_Work instructions_
Change "photo" to "image" in the material from the line with "How far away from" up to and including the line with "13.5 meters", leaving everything else unchanged. Give only those lines, without the pictures.

_Data to use_

>> Start

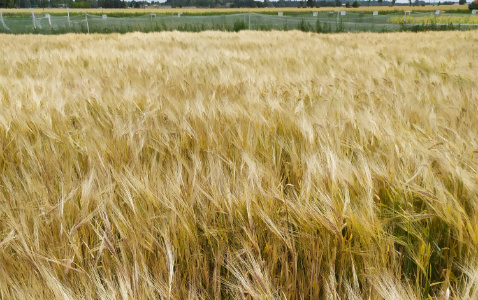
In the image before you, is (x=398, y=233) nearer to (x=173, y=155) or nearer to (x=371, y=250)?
(x=371, y=250)

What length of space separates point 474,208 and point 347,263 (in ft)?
1.09

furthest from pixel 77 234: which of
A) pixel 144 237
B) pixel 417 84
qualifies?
pixel 417 84

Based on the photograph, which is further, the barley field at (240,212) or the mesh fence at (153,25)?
the mesh fence at (153,25)

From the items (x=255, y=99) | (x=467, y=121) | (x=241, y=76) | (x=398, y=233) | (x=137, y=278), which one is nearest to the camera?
(x=137, y=278)

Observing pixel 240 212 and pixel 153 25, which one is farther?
pixel 153 25

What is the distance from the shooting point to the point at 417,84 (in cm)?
235

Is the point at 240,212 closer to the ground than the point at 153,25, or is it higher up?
closer to the ground

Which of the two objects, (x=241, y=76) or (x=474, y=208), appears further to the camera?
(x=241, y=76)

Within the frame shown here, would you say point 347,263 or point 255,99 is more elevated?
point 255,99

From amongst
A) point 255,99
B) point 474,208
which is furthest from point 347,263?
point 255,99

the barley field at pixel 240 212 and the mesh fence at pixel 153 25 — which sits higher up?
the mesh fence at pixel 153 25

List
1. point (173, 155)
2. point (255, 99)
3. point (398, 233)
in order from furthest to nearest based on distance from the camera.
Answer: point (255, 99) < point (173, 155) < point (398, 233)

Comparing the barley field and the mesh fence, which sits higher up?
the mesh fence

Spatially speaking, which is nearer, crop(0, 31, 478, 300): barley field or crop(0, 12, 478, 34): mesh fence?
crop(0, 31, 478, 300): barley field
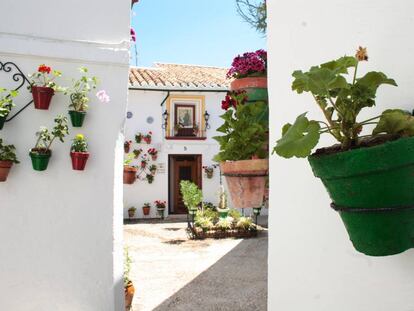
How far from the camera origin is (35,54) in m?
3.47

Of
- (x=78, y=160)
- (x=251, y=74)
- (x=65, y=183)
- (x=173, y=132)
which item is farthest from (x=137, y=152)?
(x=251, y=74)

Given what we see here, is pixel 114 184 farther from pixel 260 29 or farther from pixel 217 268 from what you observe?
pixel 217 268

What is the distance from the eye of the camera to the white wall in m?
1.14

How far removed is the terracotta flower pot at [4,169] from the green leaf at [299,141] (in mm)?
2874

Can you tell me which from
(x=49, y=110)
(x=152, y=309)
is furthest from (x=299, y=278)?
(x=152, y=309)

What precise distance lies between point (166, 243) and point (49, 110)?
7.17m

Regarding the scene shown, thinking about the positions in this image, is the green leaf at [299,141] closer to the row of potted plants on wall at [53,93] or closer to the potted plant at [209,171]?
the row of potted plants on wall at [53,93]

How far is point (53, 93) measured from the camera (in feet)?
11.3

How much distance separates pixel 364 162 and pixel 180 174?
15161mm

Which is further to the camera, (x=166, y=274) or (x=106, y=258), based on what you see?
(x=166, y=274)

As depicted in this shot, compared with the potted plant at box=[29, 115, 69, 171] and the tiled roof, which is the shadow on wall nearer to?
the potted plant at box=[29, 115, 69, 171]

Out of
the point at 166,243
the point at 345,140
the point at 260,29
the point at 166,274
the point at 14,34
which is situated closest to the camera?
the point at 345,140

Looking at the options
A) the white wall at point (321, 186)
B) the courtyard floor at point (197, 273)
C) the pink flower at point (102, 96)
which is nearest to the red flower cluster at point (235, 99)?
the white wall at point (321, 186)

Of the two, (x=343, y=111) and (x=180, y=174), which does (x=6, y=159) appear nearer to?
(x=343, y=111)
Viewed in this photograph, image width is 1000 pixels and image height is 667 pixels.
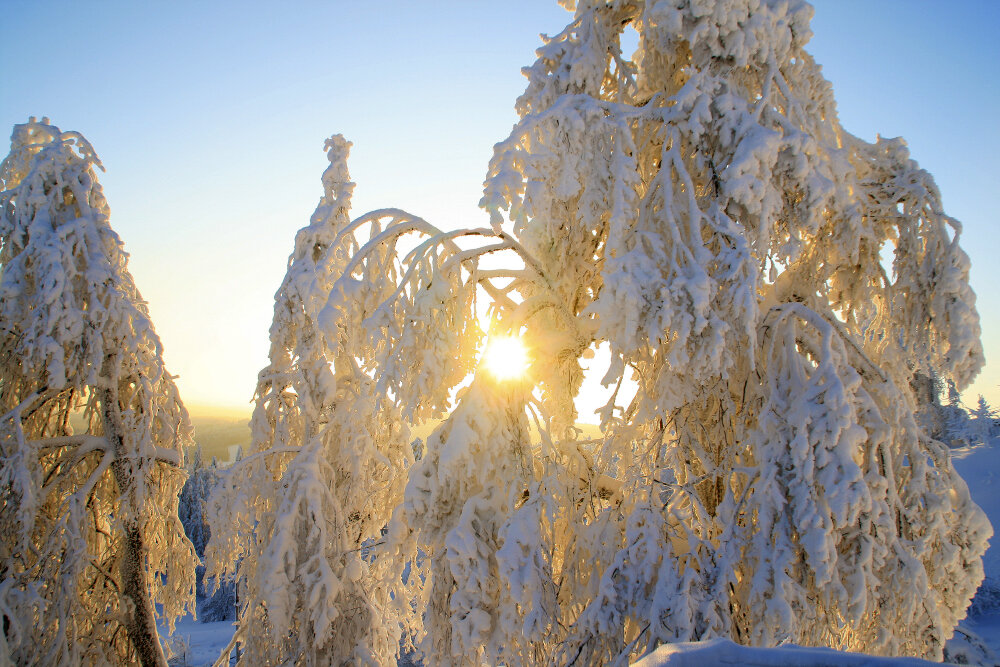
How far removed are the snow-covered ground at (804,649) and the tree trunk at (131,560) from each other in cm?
100

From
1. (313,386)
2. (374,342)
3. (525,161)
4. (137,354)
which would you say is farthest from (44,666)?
(525,161)

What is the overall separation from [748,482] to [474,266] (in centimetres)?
315

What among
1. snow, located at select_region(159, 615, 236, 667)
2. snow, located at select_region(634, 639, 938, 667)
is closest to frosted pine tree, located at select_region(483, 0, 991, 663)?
snow, located at select_region(634, 639, 938, 667)

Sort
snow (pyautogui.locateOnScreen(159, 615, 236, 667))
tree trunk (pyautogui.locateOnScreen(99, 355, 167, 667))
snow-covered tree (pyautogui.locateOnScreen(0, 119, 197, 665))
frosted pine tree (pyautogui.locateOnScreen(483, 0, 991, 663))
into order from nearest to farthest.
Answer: frosted pine tree (pyautogui.locateOnScreen(483, 0, 991, 663)), snow-covered tree (pyautogui.locateOnScreen(0, 119, 197, 665)), tree trunk (pyautogui.locateOnScreen(99, 355, 167, 667)), snow (pyautogui.locateOnScreen(159, 615, 236, 667))

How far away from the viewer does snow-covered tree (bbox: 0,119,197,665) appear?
706cm

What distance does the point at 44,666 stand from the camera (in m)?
6.88

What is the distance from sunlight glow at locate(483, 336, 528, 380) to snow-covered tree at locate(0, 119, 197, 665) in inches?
226

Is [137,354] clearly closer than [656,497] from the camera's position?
No

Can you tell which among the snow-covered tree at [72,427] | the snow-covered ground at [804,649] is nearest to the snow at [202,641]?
the snow-covered ground at [804,649]

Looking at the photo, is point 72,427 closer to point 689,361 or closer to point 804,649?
point 689,361

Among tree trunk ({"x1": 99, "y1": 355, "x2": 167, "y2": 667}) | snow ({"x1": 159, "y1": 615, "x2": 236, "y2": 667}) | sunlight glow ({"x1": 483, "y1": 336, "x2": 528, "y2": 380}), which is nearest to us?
sunlight glow ({"x1": 483, "y1": 336, "x2": 528, "y2": 380})

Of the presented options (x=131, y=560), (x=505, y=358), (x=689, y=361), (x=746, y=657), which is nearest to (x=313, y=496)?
(x=131, y=560)

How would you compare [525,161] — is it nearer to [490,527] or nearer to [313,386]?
[490,527]

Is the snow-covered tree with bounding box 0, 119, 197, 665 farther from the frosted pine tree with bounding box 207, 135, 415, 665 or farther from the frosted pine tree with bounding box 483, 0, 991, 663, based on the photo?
the frosted pine tree with bounding box 483, 0, 991, 663
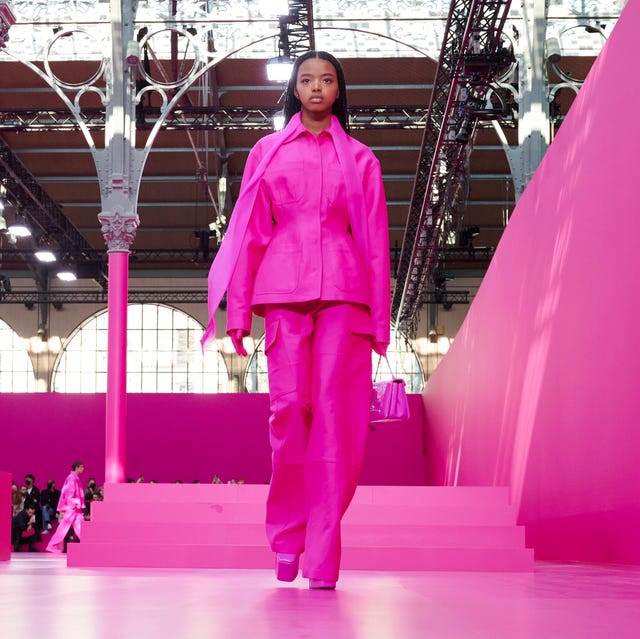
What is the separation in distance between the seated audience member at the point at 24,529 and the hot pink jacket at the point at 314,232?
13.5 meters

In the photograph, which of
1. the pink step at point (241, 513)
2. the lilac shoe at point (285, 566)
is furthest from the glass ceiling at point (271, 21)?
the lilac shoe at point (285, 566)

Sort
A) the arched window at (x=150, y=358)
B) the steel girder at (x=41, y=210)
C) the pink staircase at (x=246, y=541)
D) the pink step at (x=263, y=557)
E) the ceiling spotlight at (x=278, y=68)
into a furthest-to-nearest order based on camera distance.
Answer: the arched window at (x=150, y=358) < the steel girder at (x=41, y=210) < the ceiling spotlight at (x=278, y=68) < the pink staircase at (x=246, y=541) < the pink step at (x=263, y=557)

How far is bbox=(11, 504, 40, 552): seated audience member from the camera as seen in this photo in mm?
16016

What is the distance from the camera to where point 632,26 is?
16.9ft

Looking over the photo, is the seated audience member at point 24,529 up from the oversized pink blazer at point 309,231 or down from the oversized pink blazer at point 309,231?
down

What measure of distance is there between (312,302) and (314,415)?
332 mm

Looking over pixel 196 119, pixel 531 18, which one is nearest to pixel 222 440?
pixel 196 119

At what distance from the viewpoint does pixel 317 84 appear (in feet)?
11.4

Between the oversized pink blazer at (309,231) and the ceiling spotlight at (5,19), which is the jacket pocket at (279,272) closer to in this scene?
the oversized pink blazer at (309,231)

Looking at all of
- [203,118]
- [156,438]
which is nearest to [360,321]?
[203,118]

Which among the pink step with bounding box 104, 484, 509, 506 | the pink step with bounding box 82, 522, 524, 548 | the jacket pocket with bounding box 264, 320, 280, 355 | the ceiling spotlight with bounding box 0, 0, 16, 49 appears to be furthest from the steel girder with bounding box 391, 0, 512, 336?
the jacket pocket with bounding box 264, 320, 280, 355

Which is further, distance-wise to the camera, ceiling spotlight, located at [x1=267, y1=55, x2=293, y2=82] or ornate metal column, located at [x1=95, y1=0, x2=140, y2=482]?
ornate metal column, located at [x1=95, y1=0, x2=140, y2=482]

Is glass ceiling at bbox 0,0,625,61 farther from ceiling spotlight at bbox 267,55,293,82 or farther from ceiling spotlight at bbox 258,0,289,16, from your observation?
Answer: ceiling spotlight at bbox 267,55,293,82

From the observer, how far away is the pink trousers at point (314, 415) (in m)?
3.14
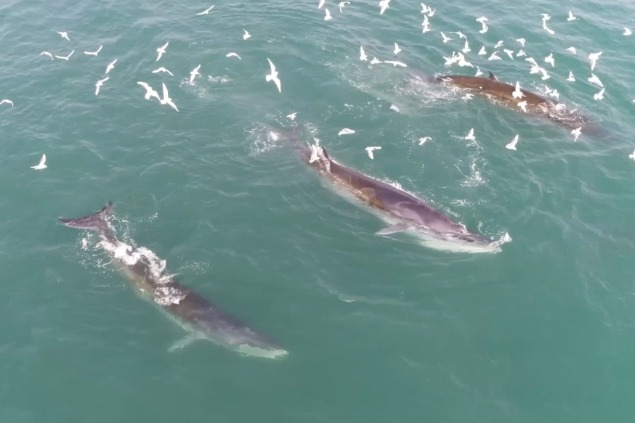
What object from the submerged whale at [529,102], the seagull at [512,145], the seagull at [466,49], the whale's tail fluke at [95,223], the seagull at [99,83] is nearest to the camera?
the whale's tail fluke at [95,223]

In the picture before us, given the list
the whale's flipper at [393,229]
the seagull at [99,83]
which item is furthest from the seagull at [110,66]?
the whale's flipper at [393,229]

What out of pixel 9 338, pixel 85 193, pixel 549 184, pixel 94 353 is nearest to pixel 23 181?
pixel 85 193

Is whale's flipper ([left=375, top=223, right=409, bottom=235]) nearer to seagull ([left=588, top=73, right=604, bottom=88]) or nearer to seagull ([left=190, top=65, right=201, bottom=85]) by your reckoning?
seagull ([left=190, top=65, right=201, bottom=85])

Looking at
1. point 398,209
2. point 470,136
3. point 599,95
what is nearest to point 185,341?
point 398,209

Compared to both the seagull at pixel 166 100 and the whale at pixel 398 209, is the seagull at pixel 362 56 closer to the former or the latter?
the whale at pixel 398 209

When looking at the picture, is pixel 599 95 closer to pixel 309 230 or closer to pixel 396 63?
pixel 396 63
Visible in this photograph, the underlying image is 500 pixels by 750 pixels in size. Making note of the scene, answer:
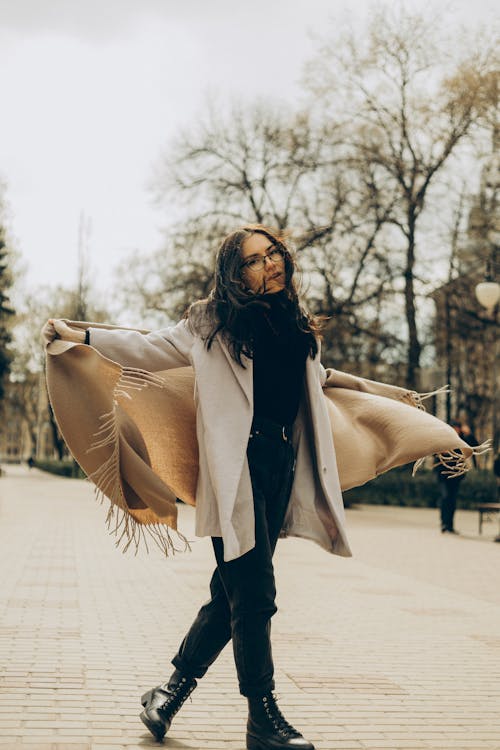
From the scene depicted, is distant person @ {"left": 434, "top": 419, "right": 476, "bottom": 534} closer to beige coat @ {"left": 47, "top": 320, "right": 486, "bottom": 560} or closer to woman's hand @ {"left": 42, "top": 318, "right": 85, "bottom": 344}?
beige coat @ {"left": 47, "top": 320, "right": 486, "bottom": 560}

>> End

_Result_
How far away from the viewer does snow-covered tree (bbox: 0,119,197,665) appear?
706cm

What distance does the point at 44,666 stand from the camera (in m)?
6.88

What is the distance from sunlight glow at locate(483, 336, 528, 380) to snow-covered tree at locate(0, 119, 197, 665) in inches?
226

Is [137,354] clearly closer than [656,497] from the camera's position?
No

Can you tell which among the snow-covered tree at [72,427] | the snow-covered ground at [804,649] is nearest to the snow at [202,641]?
the snow-covered ground at [804,649]

Looking at the image, is point 72,427 closer to point 689,361 or closer to point 804,649?
point 689,361

Among tree trunk ({"x1": 99, "y1": 355, "x2": 167, "y2": 667}) | snow ({"x1": 159, "y1": 615, "x2": 236, "y2": 667}) | sunlight glow ({"x1": 483, "y1": 336, "x2": 528, "y2": 380}), which is nearest to us?
sunlight glow ({"x1": 483, "y1": 336, "x2": 528, "y2": 380})

Of the presented options (x=131, y=560), (x=505, y=358), (x=689, y=361), (x=746, y=657), which is nearest to (x=313, y=496)?
(x=131, y=560)

How would you compare [525,161] — is it nearer to [490,527] or nearer to [313,386]?
[490,527]

Is the snow-covered tree with bounding box 0, 119, 197, 665 farther from the frosted pine tree with bounding box 207, 135, 415, 665 or farther from the frosted pine tree with bounding box 483, 0, 991, 663, based on the image?
the frosted pine tree with bounding box 483, 0, 991, 663
What is the separation in distance between the seated audience member at the point at 24,529 and the hot pink jacket at the point at 314,232?
13.5 meters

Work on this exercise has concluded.